(Extracted records)
* * *

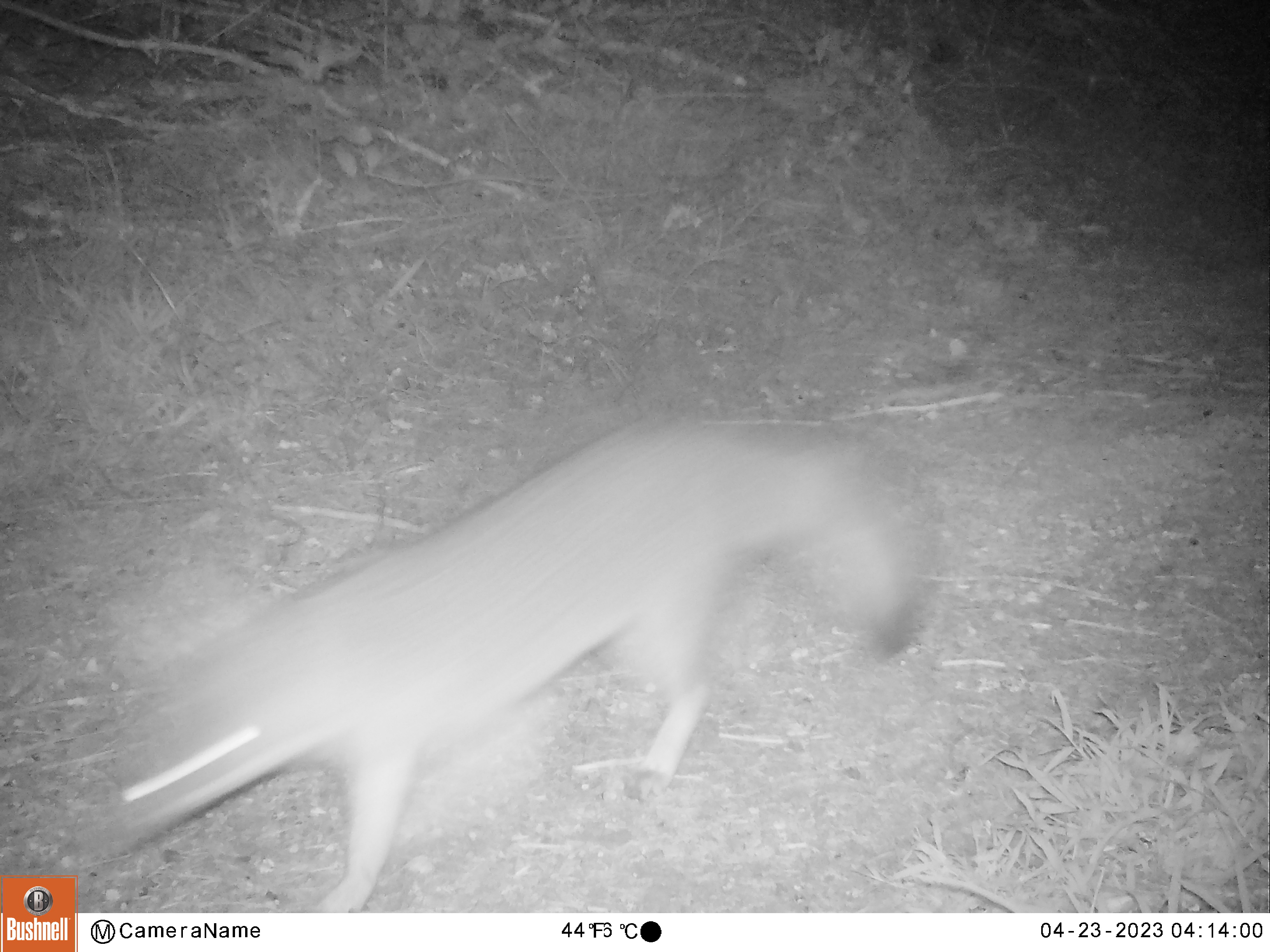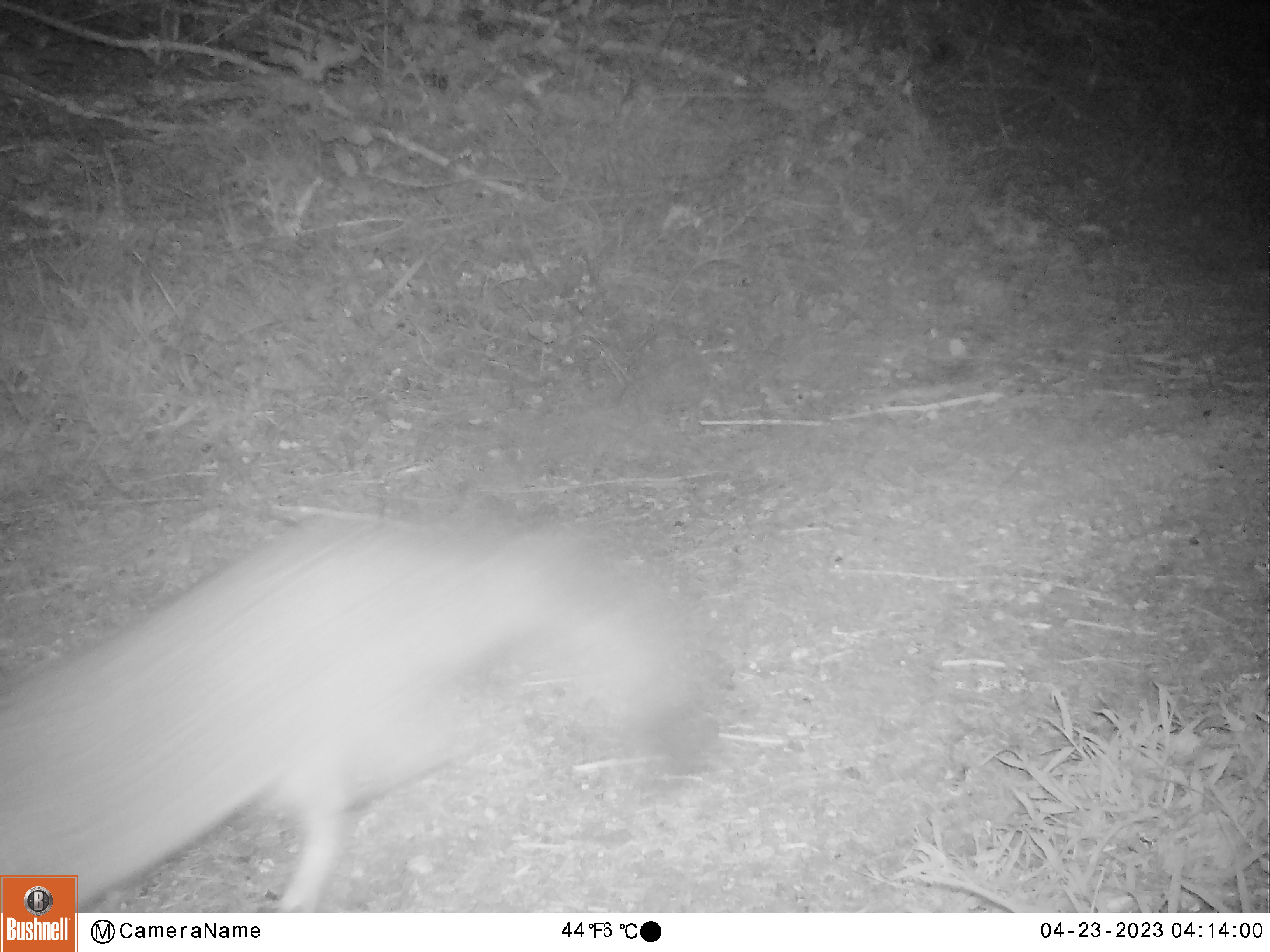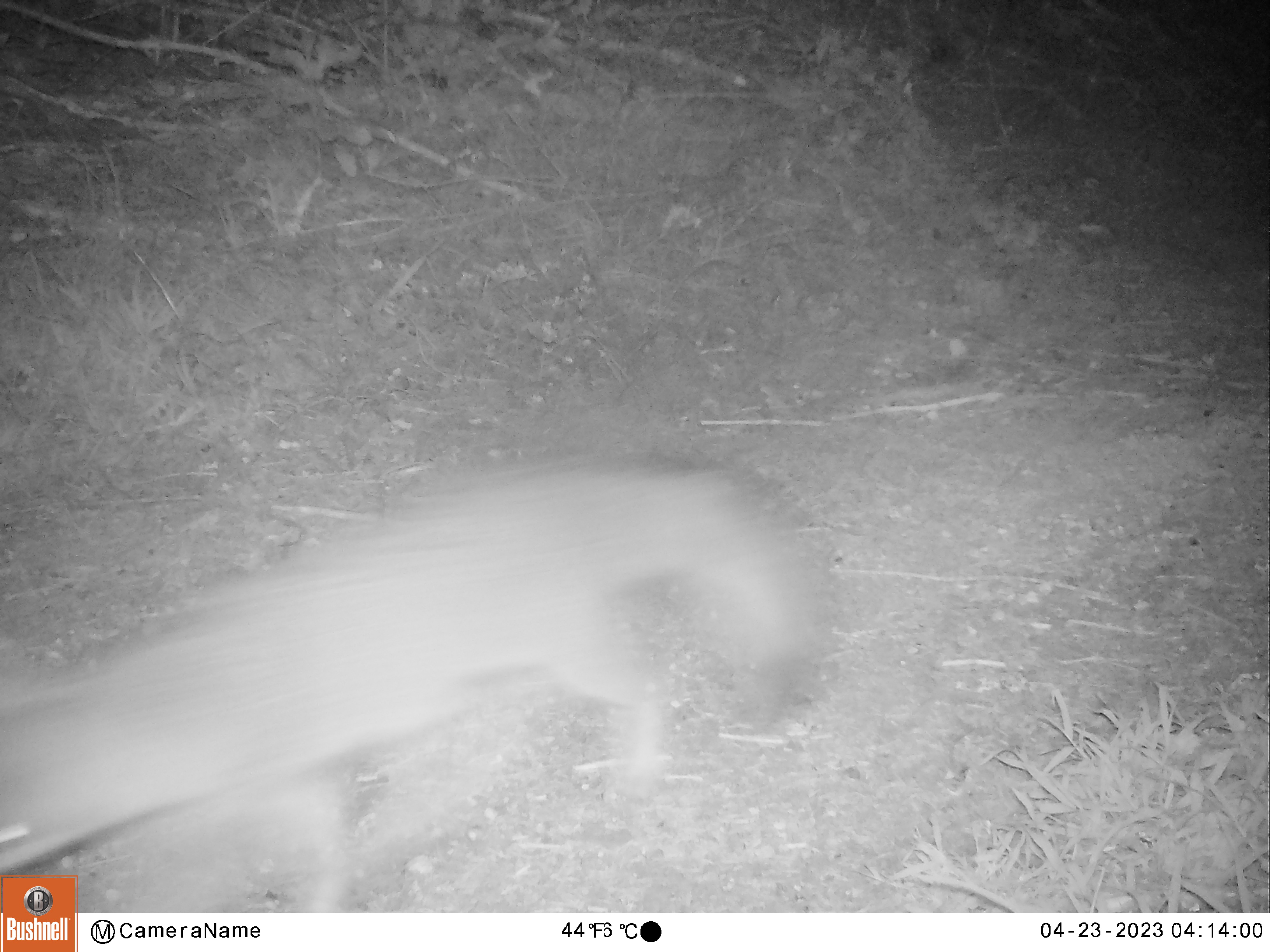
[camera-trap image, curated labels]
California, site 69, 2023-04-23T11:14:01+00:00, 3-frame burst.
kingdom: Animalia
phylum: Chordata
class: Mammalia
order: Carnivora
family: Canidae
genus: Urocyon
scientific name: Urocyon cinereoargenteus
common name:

* * *

ABOUT THIS EXERCISE: Please transcribe each entry exactly, but skip any picture it holds.

RESPONSE TO THIS TASK:
[camera-trap image, curated labels]
California, site 69, 2023-04-23T11:14:01+00:00, 3-frame burst.
kingdom: Animalia
phylum: Chordata
class: Mammalia
order: Carnivora
family: Canidae
genus: Urocyon
scientific name: Urocyon cinereoargenteus
common name:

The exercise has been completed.